Renungan Harian Virtue Notes, 18 Agustus 2011
Mengesampingkan Kepentingan Diri Sendiri
Bacaan: 2 Timotius 2: 3-4
2:3 Ikutlah menderita sebagai seorang prajurit yang baik dari Kristus Yesus.
2:4 Seorang prajurit yang sedang berjuang tidak memusingkan dirinya dengan soal-soal penghidupannya, supaya dengan demikian ia berkenan kepada komandannya.
Sebagai orang-orang yang sudah ditebus oleh Tuhan Yesus, kita harus berkomitmen untuk hidup dalam ketaatan penuh kepada kehendak Bapa dengan kesediaan dan kerelaan kita. Apa pun yang Bapa inginkan, kita akan melakukannya. Inilah hidup dengan penyangkalan diri, yaitu bersedia untuk tidak memiliki keinginan pribadi; keinginan kita hanyalah melakukan kehendak-Nya.

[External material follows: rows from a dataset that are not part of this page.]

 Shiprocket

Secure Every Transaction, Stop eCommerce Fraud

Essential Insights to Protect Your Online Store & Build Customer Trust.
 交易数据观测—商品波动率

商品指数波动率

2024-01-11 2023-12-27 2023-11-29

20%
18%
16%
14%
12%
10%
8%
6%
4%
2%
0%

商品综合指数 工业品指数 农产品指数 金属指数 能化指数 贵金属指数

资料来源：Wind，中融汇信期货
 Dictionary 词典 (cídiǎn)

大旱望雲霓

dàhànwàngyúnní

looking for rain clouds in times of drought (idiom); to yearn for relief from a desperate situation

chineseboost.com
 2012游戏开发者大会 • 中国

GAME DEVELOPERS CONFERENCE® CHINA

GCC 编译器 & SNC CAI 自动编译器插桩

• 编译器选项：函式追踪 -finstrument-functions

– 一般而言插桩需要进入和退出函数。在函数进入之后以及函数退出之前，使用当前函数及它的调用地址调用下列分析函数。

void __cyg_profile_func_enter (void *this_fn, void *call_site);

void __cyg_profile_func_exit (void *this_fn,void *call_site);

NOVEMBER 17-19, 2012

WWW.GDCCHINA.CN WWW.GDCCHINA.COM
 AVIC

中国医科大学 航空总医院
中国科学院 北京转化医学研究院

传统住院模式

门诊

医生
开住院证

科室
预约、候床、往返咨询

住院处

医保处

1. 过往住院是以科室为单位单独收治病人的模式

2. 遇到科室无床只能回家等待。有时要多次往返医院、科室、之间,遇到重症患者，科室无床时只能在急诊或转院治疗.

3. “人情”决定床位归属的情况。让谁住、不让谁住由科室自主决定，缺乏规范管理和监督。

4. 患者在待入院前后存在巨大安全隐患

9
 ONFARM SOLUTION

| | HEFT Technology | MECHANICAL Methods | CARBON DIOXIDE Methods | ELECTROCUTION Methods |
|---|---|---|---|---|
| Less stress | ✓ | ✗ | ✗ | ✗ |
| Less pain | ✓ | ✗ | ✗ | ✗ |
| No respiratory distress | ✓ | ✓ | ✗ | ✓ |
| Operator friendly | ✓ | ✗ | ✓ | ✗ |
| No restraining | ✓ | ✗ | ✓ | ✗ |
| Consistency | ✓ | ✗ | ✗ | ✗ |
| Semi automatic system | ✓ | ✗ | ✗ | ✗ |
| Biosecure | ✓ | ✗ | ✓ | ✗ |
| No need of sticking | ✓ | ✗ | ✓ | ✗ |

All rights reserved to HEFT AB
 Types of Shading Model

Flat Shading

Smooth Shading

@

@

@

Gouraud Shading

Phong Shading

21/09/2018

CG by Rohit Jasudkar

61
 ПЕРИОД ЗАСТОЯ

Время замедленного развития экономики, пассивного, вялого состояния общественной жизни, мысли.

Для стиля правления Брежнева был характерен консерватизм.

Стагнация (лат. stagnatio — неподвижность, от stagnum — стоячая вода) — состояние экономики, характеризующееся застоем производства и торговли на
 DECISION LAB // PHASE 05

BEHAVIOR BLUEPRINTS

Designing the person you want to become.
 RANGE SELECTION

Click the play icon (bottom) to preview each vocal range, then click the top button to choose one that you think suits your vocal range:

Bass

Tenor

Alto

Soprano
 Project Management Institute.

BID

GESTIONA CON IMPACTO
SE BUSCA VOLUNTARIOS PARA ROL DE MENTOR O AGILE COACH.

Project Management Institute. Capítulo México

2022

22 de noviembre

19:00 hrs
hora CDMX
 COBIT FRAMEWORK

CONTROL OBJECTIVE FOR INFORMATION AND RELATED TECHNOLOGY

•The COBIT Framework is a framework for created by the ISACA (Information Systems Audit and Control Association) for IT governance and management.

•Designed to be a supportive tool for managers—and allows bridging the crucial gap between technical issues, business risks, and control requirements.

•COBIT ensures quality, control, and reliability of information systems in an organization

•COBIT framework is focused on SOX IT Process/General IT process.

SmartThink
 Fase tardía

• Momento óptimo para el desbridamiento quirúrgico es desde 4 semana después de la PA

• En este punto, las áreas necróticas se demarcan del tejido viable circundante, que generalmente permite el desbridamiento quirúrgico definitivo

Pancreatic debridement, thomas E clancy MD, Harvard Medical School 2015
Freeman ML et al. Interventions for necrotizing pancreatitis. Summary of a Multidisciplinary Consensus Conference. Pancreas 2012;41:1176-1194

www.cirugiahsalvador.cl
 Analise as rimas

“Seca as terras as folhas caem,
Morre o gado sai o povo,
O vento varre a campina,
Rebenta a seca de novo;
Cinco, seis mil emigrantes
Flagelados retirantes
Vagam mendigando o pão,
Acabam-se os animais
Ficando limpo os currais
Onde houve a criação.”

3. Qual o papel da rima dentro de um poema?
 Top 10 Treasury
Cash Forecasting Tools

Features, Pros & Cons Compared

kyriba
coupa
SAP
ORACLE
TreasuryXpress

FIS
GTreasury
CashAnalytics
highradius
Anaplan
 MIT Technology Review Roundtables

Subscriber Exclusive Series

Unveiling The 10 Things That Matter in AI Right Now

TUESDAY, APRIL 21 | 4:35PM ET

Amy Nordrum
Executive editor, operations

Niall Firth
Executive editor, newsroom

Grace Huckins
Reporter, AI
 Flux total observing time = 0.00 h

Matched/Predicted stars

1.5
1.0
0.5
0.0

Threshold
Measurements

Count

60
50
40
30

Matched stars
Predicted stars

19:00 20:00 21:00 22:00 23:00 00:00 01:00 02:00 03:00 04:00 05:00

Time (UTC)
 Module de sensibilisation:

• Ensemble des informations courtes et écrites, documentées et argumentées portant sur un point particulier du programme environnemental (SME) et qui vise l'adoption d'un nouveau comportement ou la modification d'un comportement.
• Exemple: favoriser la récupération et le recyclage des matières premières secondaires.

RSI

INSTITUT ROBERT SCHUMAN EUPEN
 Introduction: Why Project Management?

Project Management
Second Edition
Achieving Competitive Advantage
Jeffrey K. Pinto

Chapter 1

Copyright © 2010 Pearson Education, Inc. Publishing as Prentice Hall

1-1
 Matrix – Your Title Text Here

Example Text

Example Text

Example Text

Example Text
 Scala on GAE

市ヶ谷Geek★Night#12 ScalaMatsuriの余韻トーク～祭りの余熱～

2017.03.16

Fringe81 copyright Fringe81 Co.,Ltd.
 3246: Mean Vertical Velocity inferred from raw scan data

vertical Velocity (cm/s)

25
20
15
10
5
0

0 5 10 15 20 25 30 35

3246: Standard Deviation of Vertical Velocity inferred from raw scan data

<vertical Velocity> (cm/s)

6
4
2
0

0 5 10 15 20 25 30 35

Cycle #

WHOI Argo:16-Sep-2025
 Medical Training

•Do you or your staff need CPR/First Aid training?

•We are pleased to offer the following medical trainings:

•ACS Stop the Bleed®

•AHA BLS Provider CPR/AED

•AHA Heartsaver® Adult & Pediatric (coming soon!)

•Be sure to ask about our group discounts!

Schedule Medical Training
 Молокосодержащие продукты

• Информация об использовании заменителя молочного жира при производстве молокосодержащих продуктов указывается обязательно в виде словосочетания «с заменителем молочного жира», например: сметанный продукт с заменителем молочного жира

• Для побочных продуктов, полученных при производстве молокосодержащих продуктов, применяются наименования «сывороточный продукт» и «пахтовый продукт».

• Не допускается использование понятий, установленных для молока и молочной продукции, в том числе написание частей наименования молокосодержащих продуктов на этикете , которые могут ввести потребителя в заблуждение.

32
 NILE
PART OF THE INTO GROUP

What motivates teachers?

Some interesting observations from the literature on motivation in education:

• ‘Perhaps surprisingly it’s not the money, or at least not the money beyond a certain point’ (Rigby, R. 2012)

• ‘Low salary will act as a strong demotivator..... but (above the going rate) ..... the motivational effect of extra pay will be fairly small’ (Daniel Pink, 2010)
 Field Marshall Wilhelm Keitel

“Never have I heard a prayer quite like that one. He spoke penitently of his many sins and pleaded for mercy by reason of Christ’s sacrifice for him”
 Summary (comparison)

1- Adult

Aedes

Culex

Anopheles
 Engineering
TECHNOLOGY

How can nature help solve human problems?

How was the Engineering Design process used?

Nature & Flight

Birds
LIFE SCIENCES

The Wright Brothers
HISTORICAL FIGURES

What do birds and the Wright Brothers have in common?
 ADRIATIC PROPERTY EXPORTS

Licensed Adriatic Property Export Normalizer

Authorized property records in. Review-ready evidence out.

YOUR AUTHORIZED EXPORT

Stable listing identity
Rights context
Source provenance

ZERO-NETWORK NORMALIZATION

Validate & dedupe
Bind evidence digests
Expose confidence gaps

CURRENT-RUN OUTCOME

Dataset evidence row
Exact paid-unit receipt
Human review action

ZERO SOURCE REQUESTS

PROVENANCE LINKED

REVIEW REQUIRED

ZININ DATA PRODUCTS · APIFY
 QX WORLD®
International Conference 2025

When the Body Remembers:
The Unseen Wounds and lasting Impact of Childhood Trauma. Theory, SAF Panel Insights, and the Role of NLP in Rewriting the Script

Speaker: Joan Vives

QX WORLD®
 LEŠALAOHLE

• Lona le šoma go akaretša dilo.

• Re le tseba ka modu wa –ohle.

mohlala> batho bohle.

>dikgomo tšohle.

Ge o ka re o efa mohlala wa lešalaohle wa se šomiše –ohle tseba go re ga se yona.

Manakala kita bersedia dan rela untuk melepaskan keinginan kita, dan mulai bergumul untuk melakukan kehendak Bapa, maka kita sedang menemukan keagungan diri kita sebagai ciptaan yang segambar dengan Bapa. Kita sedang hidup dalam nilai keagungan tertinggi dari tujuan keberadaan kita di dunia. Sebaliknya, manakala kita hidup untuk diri sendiri dan melakukan pencapaian-pencapaian keagungan diri sendiri, maka kita sejatinya sudah mereduksi nilai diri kita sebagai makhluk ciptaan yang segambar dengan Bapa.
Penyangkalan diri yang benar merupakan proses persiapan untuk mendiami langit baru dan bumi yang baru. Kalau di bumi ini seseorang sudah memiliki citacita sendiri dan sibuk dengan urusan perasaan dan pikirannya sendiri yang tidak sesuai dengan kehendak Bapa, bagaimana ia dapat melaksanakan kehendak-Nya di kekekalan? Ia tidak dapat hidup bagi Bapa, sebab hanya bisa hidup untuk dirinya sendiri. Orang yang hidup untuk dirinya sendiri adalah makhluk yang tidak tahu dan tidak memahami mengapa dan untuk apa ia diciptakan. Inilah naluri yang menjatuhkan malaikat, sehingga menjadi Iblis. Bukannya ia memperoleh kemuliaan, malah kehinaanlah jatahnya.
Makhluk yang hidup bagi dirinya sendiri adalah makhluk yang mau menjadi majikan bagi dirinya sendiri dan menjadi majikan bagi yang lain. Padahal justru keselamatan adalah usaha Tuhan untuk mengembalikan manusia agar dapat hidup untuk kepentingan Tuhan, sebab memang untuk itulah manusia tercipta. Jika kita menyangkali kenyataan ini, berarti kita tidak bersedia dan menolak masuk ke dalam proses keselamatan.
Kalau hari ini kita masih sekadar Kristen di wilayah keberagamaan, yaitu menjadi anggota gereja hanya karena mau berlindung kepada Tuhan dari masalah-masalah hidup di bumi ini dan kebutuhan jasmani, kita harus bertobat. Kalau kita mau mengikut Tuhan, kita harus mengesampingkan kepentingan diri kita sendiri. Ingat, Tuhan adalah Pencipta yang berhak menetapkan tujuan dan nilai ciptaan-Nya sendiri. Ia mestinya mendominasi manusia, bukan kita yang mendominasi Tuhan.
Nilai kemanusiaan sejati adalah manakala kita hidup menggenapi tujuan penciptaan kita, yaitu mengabdi bagi kepentingan-Nya.
Diadaptasi dari Truth Daily Enlightenment, dengan ijin penerbit.